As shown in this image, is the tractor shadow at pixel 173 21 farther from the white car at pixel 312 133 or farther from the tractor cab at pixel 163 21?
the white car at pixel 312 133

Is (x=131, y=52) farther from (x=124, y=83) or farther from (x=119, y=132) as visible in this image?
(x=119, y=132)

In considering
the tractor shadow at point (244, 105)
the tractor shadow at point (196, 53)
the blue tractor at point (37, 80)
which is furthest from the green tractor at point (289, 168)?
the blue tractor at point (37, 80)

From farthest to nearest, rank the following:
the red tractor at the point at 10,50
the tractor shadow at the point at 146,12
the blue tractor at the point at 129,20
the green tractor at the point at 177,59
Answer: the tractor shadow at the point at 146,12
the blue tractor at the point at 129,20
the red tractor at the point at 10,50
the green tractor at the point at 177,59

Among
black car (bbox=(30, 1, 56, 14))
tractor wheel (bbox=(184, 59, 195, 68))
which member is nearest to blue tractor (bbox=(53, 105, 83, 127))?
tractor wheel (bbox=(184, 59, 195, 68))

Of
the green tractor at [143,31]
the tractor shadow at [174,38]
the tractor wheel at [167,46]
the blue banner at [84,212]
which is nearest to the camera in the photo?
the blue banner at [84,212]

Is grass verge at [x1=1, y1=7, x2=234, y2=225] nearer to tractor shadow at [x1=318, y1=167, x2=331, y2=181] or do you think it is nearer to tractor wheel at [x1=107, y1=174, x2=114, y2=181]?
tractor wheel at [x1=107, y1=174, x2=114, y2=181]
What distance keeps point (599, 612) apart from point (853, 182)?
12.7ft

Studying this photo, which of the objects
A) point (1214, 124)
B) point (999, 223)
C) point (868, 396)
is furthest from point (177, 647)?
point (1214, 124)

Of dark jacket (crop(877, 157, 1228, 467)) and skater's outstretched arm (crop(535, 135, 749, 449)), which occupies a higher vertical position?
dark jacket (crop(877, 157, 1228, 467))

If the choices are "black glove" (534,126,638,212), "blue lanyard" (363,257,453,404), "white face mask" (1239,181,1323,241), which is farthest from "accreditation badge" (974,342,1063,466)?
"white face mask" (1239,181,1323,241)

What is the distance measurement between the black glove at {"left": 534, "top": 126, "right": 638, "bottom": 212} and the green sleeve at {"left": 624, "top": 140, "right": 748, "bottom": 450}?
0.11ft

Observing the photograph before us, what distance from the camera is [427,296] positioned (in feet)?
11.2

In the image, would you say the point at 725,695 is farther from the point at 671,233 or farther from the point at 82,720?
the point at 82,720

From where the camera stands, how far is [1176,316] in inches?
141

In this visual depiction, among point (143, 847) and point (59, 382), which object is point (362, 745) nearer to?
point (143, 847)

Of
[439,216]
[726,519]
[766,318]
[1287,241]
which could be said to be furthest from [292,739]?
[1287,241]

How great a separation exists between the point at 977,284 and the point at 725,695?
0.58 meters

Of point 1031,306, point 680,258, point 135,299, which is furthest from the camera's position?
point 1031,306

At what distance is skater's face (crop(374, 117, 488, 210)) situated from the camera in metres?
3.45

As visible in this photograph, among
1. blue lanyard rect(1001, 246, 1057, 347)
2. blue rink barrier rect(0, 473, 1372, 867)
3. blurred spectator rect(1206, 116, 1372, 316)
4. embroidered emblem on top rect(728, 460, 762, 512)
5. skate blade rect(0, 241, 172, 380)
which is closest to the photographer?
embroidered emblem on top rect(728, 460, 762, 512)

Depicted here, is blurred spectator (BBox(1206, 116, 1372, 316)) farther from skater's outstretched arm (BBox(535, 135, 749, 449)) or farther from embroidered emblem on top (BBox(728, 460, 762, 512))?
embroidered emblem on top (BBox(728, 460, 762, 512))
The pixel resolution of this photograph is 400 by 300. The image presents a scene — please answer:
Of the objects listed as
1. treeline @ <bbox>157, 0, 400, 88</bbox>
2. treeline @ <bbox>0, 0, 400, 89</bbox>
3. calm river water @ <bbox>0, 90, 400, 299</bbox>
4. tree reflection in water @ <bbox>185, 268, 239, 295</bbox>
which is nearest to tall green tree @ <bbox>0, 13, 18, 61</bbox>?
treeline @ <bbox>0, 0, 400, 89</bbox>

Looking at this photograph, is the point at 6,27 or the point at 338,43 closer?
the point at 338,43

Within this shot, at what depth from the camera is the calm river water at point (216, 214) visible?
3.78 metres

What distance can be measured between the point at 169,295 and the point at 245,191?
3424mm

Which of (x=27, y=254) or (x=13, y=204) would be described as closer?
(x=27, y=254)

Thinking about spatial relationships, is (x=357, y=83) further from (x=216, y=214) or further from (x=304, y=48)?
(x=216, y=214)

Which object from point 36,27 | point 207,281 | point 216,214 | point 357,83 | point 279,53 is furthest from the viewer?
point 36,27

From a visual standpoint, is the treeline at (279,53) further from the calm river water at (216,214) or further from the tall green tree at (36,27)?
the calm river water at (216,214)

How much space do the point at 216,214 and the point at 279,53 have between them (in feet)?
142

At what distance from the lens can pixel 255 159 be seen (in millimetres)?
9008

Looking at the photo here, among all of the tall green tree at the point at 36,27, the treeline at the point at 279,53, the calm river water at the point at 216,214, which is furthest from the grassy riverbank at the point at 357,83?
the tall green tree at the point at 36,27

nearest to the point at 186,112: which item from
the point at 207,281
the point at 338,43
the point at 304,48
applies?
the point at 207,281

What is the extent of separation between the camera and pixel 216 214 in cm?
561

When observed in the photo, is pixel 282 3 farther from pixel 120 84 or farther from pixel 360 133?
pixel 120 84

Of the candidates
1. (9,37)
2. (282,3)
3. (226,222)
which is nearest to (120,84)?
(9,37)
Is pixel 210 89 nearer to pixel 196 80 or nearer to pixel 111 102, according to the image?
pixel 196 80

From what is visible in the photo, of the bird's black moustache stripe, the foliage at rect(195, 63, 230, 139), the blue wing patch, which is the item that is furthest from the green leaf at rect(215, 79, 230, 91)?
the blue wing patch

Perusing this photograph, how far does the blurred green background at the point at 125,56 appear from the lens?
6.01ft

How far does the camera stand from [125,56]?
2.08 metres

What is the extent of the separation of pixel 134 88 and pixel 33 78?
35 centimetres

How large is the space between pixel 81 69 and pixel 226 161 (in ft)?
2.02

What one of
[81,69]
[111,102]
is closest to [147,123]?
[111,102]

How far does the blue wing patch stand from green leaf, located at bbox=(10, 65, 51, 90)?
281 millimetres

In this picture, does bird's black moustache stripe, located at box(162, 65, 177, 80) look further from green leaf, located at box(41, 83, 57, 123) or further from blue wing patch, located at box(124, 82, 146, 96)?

::::::::

Beginning at the line that holds "How much space", write out word for word each line through the end of the records.

How much space do the point at 216,214 and the point at 279,53 have between them (in feet)?
142

At what distance from the lens can pixel 255 159 be seen (in millimetres)?
9008

Looking at the photo here, among all of the tall green tree at the point at 36,27, the treeline at the point at 279,53, the calm river water at the point at 216,214, which is furthest from the grassy riverbank at the point at 357,83?
the tall green tree at the point at 36,27

nearest to the point at 186,112: which item from
the point at 207,281
the point at 338,43
the point at 304,48
applies?
the point at 207,281

What is the extent of separation between the camera and pixel 216 214 in cm?
561

When observed in the photo, is pixel 282 3 farther from pixel 120 84 or farther from pixel 360 133?
pixel 120 84

Of the candidates
1. (9,37)
2. (282,3)
3. (226,222)
which is nearest to (120,84)?
(9,37)
Is pixel 210 89 nearer to pixel 196 80 or nearer to pixel 111 102, according to the image?
pixel 196 80

From what is visible in the photo, of the bird's black moustache stripe, the foliage at rect(195, 63, 230, 139), the blue wing patch, which is the item that is furthest from the green leaf at rect(215, 79, 230, 91)?
the blue wing patch

Perusing this photograph, how far does the blurred green background at the point at 125,56 appear from the lens?
6.01ft

How far does the camera stand from [125,56]?
2.08 metres

What is the extent of the separation of pixel 134 88 and pixel 33 78?
35 centimetres

How large is the space between pixel 81 69 and pixel 226 161 (in ft)?
2.02

What one of
[81,69]
[111,102]
is closest to [147,123]?
[111,102]

How far does the blue wing patch stand from green leaf, located at bbox=(10, 65, 51, 90)?
281 millimetres

In this picture, does bird's black moustache stripe, located at box(162, 65, 177, 80) look further from green leaf, located at box(41, 83, 57, 123) or further from blue wing patch, located at box(124, 82, 146, 96)?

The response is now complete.